While the issue relating to providing government agencies access to email services from RIM is recent, the adoption of encryption technology in India can only be characterised by its ubiquity: right from consumer banking transactions to enterprises exchanging data between different offices and financial institutions conducting business with each other to government organisations, all use encryption technology in one form or the other.
And hence, any initiative to dilute the right of business and consumers to use encryption technology and, by extension, restrict suppliers to offer this technology will perforce lead to increased vulnerability for businesses on one hand, and loss of privacy to consumer on the other.
Any resolution to the quagmire posed by the issue at hand needs to address the trinity of stakeholders: government, business and consumers. While the government's position on security is consistent with the coercive security threats that India faces in general, there's a need for due recognition of the broader implications of technology adoption and need for security for all stakeholders.

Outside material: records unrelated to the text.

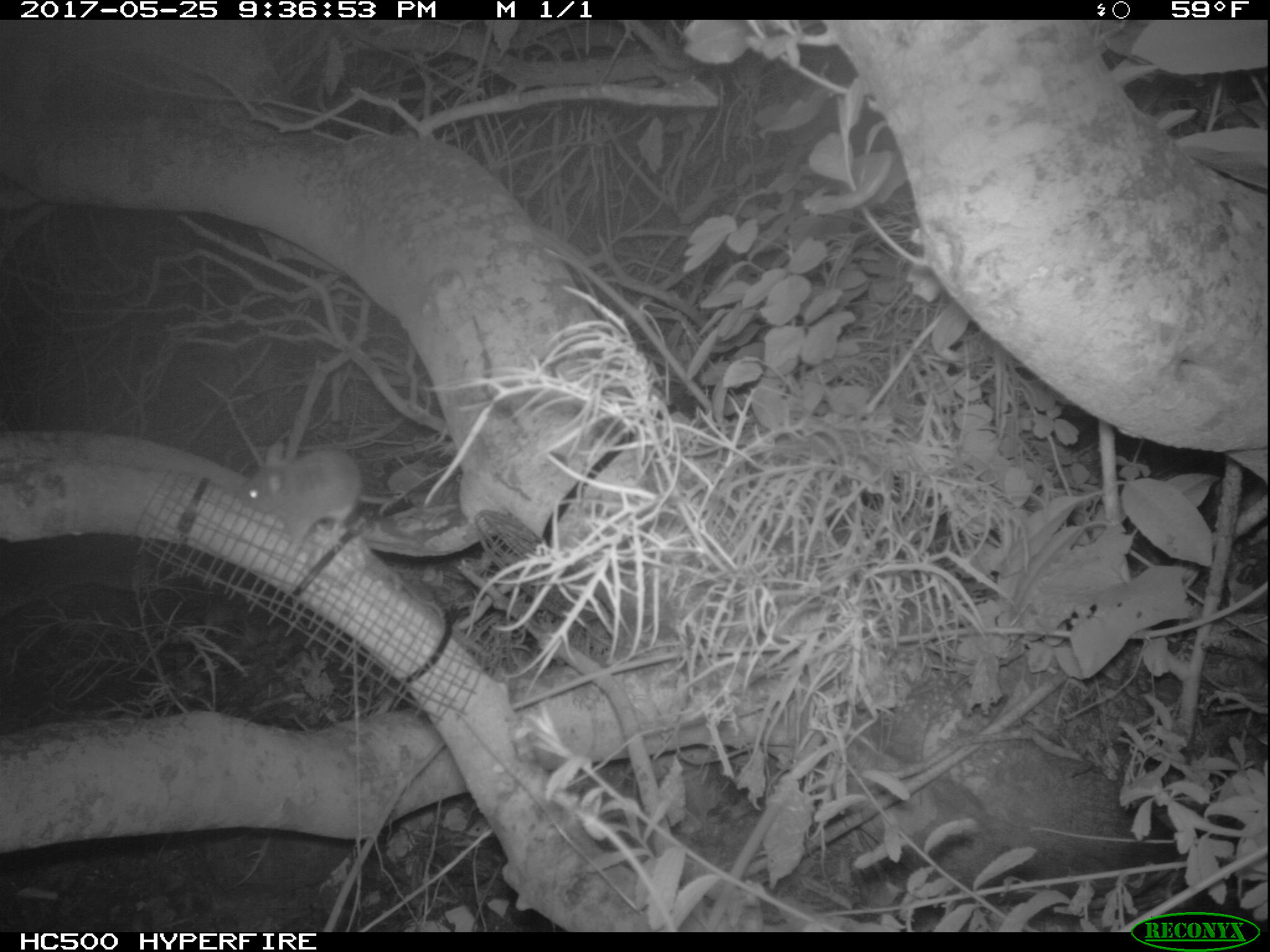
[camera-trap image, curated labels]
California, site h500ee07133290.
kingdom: Animalia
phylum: Chordata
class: Mammalia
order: Rodentia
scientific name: Rodentia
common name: rodent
Rodent (Rodentia).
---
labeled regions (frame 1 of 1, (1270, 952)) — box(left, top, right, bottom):
rodent: box(237, 439, 410, 544)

There needs to be creative exploration on addressing the issues. While requesting the wireless email service provider to host its relay station in India is one possibility, it is unlikely to provide any meaningful solution unless government agencies pierce open the encrypted data using decryption keys.
Given the fact that the decryption keys are system-generated and not available to anyone including RIM, the implied implication is for the government to ban encrypted services altogether, an implication fraught with severe negative consequences and risks for all concerned.
What is at stake is not the issue of access to emails on the on blackberry platform alone, rather it is the entire business economy and community of services that have been built around internet and wireless technology.